Bunny Ban Is No Game
Another week, another film, as the BBFC has announced that it has rejected The Bunny Game, from Trinity’s Trinity X imprint, for classification. We thought we’d put not only the BBFC’s full statement up here, but also reaction from Trinity, the film’s director and other interested parties. Here’s the full rabbit about the Bunny…
The BBFC statement said: “The British Board of Film Classification (BBFC) has rejected the sexually violent DVD The Bunny Game. The film follows a female prostitute who hitches a lift with a truck driver. The truck driver kidnaps the woman, restrains and forcibly strips her, and proceeds to physically and sexually abuse and humiliate her. The abuse of the kidnapped woman takes up the greater part of the film.
“The Board’s Guidelines state ‘A strict policy on sexual violence and rape is applied. Content which might eroticise or endorse sexual violence may require cuts at any classification level. This is more likely with video works than film because of the potential for replaying scenes out of context. Any association of sex with non-consensual restraint, pain or humiliation may be cut’. The principal focus of The Bunny Game is the unremitting sexual and physical abuse of a helpless woman, as well as the sadistic and sexual pleasure the man derives from this. The emphasis on the woman’s nudity tends to eroticise what is shown, while aspects of the work such as the lack of explanation of the events depicted, and the stylistic treatment, may encourage some viewers to enjoy and share in the man’s callousness and the pleasure he takes in the woman’s pain and humiliation.

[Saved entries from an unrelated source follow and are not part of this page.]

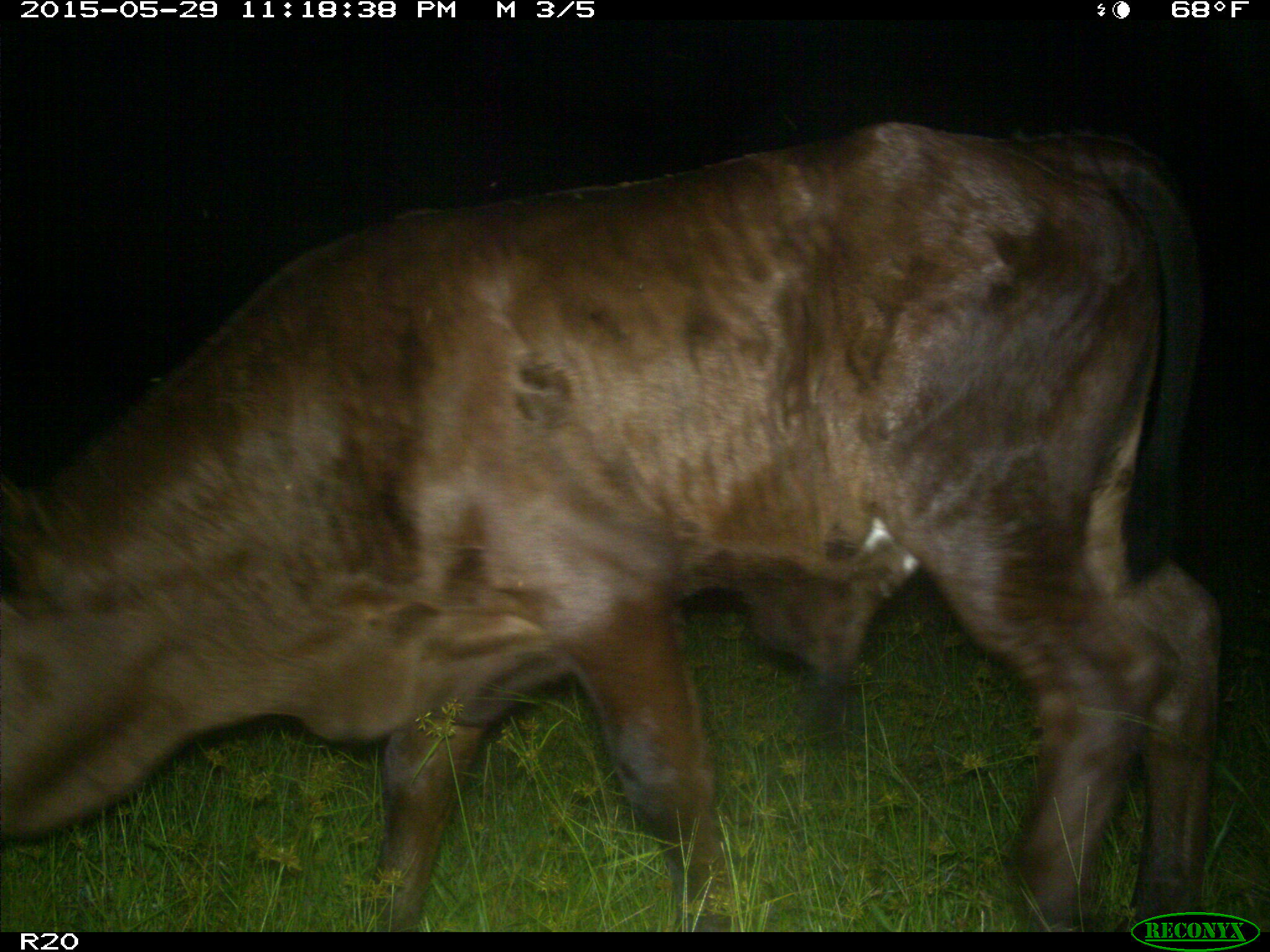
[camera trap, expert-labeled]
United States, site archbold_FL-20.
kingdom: Animalia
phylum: Chordata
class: Mammalia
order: Artiodactyla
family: Bovidae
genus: Bos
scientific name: Bos taurus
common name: domestic cow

David Cooke, Director of the BBFC said: ‘It is the Board’s carefully considered view that to issue a certificate to this work, even if confined to adults, would be inconsistent with the Board’s Guidelines, would risk potential harm within the terms of the Video Recordings Act, and would accordingly be unacceptable to the public.’
“The Board considered whether its concerns could be dealt with through cuts. However, the pervasiveness of the abuse makes it very difficult to deal with The Bunny Game by means of cuts. If the company would like to attempt to cut this work in order to submit it in a reduced form, they are entitled to do so, but the Board can offer no assurances that such re-editing would be successful.
“The decision to reject The Bunny Game was taken by the Director, David Cooke and the Presidential Team of Sir Quentin Thomas, Alison Hastings and Gerard Lemos. The decision means that the film cannot be legally supplied anywhere in the UK.”
Trinity described the decision as “disappointing, worrying and sad”.
Mark Sandell, co-director of Trinity, said: “We knew the film was challenging and confrontational, but also felt, as a independent filmmaker, Adam Rehmeier (the director), had a highly original filmic eye and had elicited powerful performances from the cast. We did imagine that the BBFC might ask for cuts but an outright ban gives the film a twisted notoriety that, quite frankly, it doesn’t warrant.”
Director Adam Rehmeier added: “Rodleen [Getsic, who stars as prostitute Bunnny] and I didn’t make ‘The Bunny Game’ to glamorise prostitution. It is far from an erotic film. It is a modern cautionary tale grounded in reality.”
Sales agent Julian Richards from Jinga Films added: “I was very taken by The Bunny Game as a depiction of the life of a prostitute in down town Los Angeles. I found it very disturbing. The antithesis of what was depicted in Pretty Woman.”